┌──
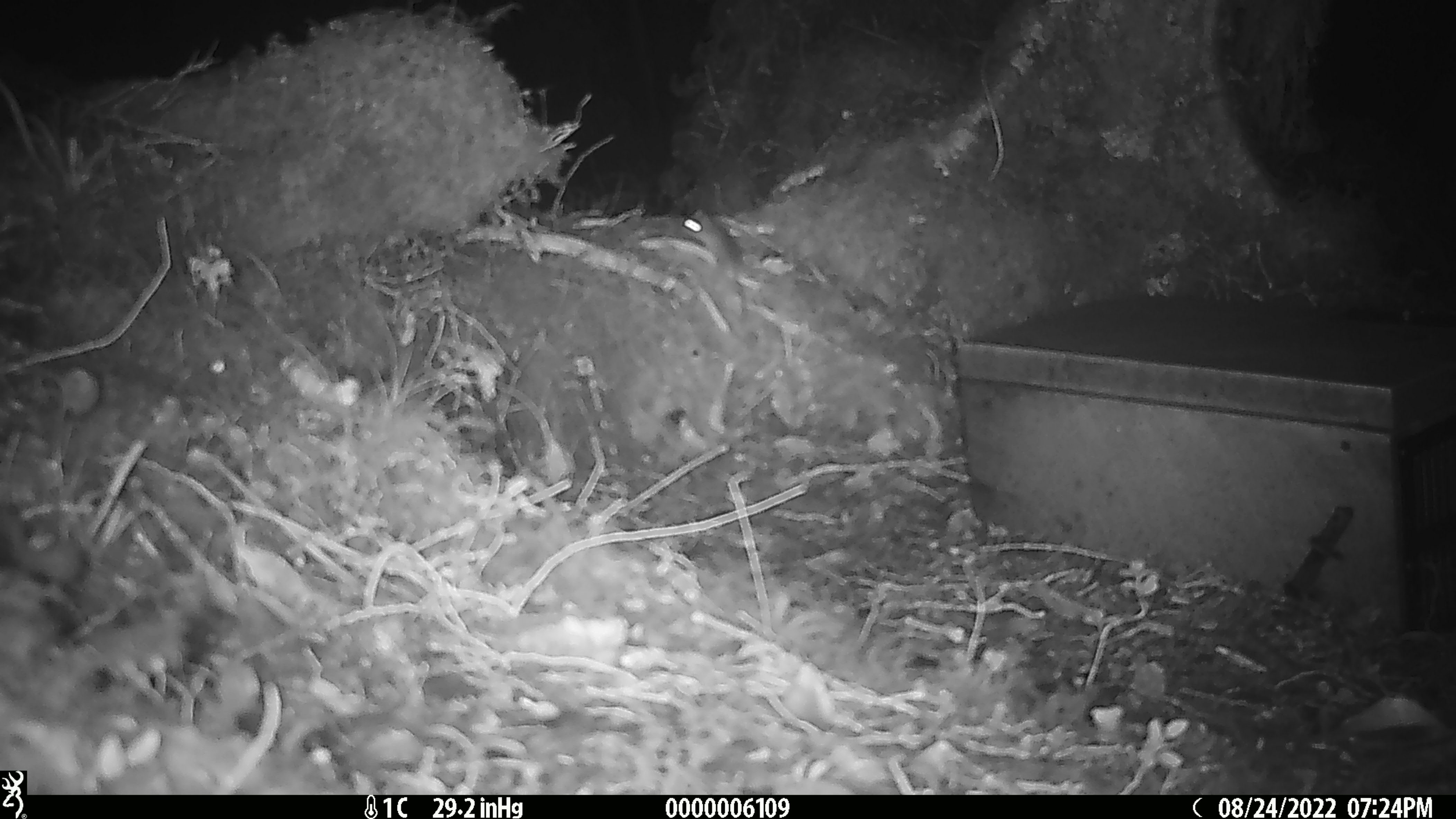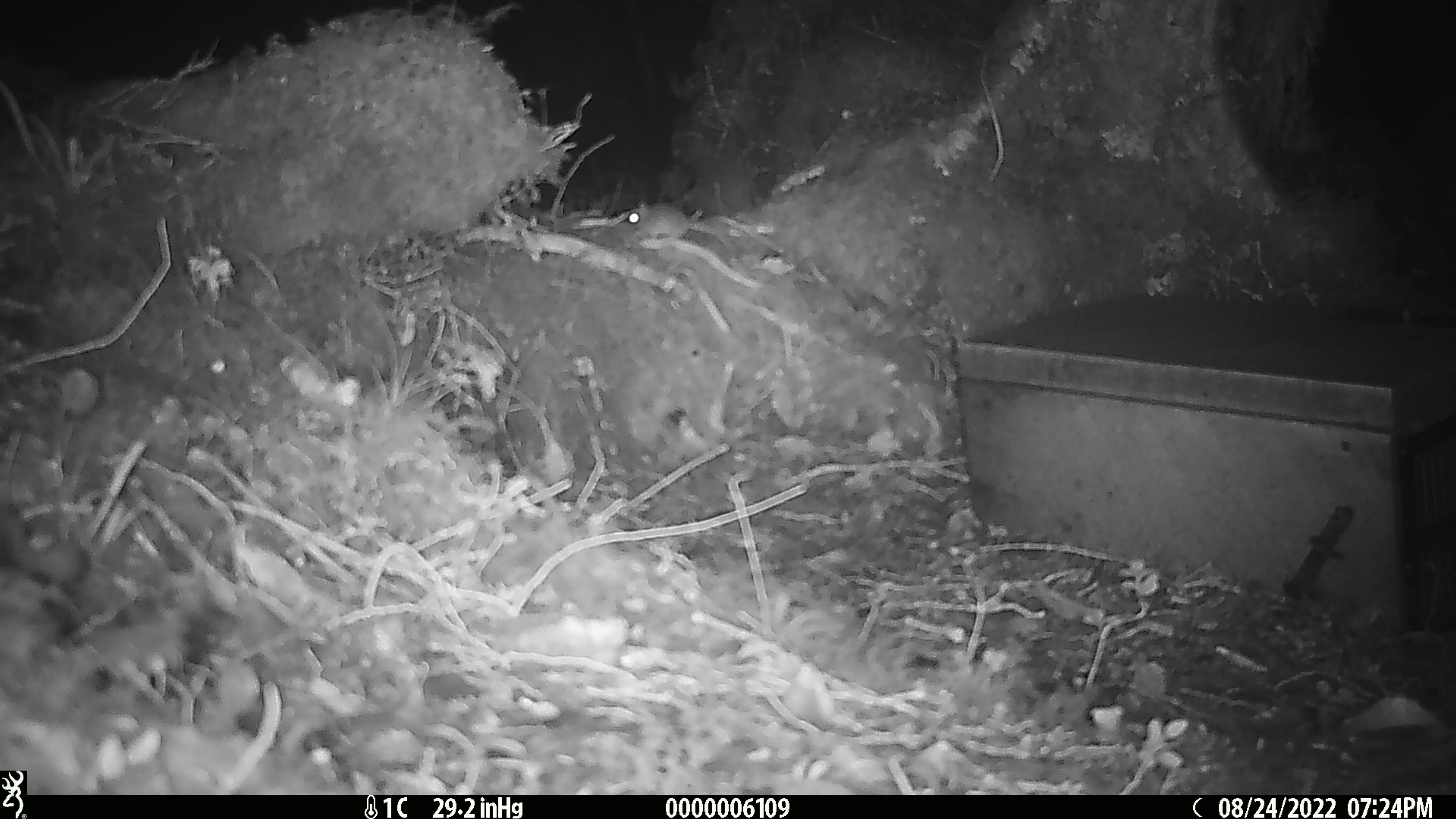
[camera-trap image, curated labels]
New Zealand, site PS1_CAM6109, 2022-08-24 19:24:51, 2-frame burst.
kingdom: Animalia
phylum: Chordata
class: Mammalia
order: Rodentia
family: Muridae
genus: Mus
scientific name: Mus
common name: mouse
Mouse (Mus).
└──
┌──
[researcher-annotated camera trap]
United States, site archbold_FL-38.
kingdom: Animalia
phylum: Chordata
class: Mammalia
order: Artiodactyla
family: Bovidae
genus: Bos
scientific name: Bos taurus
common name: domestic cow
└──
_Task requirements_: Identify the lines in the entries above that contain "trap", then copy them out.

_Reply_:
[camera-trap image, curated labels]
[researcher-annotated camera trap]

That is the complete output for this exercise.